Yes. The engine TLS-bumps the connection with a CA the company controls. The browser sees a valid Zedmos-signed certificate; the engine sees the cleartext prompt; the AI provider sees the same prompt re-encrypted with their own TLS. No data leaves the box that the policy did not permit.

›Will ChatGPT or Claude break?

No. Zedmos runs full HTTP/2 with header mirroring, ALPN mirror, grpc trailers, and 1xx Early-Hints handling. The lab fleet uses the real apps every day — 28 / 28 Claude DLP cases pass with the chat UI fully functional.

›How fast does this add latency to the user?

Sub-millisecond on the deterministic layer (Hyperscan averages ~0.74 ms p50 on the test fleet). The LLM layer is opt-in per rule and adds 200–400 ms warm; we recommend it on ‘paste-shaped’ POST bodies only, not on every keystroke.

›Can we add an AI service we built in-house?

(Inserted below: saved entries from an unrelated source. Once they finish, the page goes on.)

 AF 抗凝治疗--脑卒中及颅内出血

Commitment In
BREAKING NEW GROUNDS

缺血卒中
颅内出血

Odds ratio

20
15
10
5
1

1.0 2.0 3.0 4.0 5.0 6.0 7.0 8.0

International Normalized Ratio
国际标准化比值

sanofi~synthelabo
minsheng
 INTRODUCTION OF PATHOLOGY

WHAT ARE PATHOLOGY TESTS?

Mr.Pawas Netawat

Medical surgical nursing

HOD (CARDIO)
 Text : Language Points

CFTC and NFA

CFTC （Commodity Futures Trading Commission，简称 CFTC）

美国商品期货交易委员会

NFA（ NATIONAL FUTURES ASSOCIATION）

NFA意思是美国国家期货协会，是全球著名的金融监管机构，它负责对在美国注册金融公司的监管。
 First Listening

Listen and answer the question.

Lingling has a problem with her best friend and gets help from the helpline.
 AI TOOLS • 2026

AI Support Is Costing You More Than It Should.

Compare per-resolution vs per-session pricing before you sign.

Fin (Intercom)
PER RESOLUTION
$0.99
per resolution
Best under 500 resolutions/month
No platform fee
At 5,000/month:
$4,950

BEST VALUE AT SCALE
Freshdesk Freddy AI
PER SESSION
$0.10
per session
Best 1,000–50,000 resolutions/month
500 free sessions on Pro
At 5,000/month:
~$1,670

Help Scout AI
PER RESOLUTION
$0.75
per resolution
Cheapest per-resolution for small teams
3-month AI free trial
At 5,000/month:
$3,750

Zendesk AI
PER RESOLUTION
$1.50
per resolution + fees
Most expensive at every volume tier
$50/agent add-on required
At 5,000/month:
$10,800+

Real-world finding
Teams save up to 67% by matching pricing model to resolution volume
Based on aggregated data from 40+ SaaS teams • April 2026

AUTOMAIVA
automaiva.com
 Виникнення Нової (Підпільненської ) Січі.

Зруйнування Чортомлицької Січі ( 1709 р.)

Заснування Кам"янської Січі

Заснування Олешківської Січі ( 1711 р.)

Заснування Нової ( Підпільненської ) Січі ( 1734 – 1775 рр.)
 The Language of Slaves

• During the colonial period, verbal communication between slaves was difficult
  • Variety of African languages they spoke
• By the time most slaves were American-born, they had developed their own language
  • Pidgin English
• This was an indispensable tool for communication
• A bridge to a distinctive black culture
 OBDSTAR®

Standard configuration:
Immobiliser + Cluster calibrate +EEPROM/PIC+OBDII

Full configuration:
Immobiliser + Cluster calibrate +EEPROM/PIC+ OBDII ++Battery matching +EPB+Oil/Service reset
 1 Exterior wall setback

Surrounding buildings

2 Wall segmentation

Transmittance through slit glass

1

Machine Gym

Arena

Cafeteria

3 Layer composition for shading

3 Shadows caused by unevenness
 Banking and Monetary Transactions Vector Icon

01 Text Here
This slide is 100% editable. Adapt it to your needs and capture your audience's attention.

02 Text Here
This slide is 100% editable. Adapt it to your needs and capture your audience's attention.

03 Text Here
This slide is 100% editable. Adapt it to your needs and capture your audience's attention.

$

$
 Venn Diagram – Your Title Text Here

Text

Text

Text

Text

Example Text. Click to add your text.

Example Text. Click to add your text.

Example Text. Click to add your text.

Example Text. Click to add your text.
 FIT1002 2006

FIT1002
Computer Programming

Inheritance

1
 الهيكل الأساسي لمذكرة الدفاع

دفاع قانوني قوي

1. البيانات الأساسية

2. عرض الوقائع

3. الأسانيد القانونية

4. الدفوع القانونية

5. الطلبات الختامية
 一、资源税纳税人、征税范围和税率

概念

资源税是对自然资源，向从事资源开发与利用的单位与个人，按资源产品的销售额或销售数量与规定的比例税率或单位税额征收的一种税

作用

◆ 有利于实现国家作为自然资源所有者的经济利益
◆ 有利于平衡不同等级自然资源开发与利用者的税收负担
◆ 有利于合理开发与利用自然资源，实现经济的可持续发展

Yes. policies.json::ai_gateway.rules[] is the public API. Add the SNI, paths, methods, scope and action. The engine reloads atomically — no recompile, no restart, no agent push.

›Does the user know they were blocked?

Your choice. BLOCK · 403 returns a branded coaching page. BLOCK · RST is silent. REDACT is transparent — the user sees the answer, just without the SSN. ESCALATE is invisible to the user but loud to the SOC.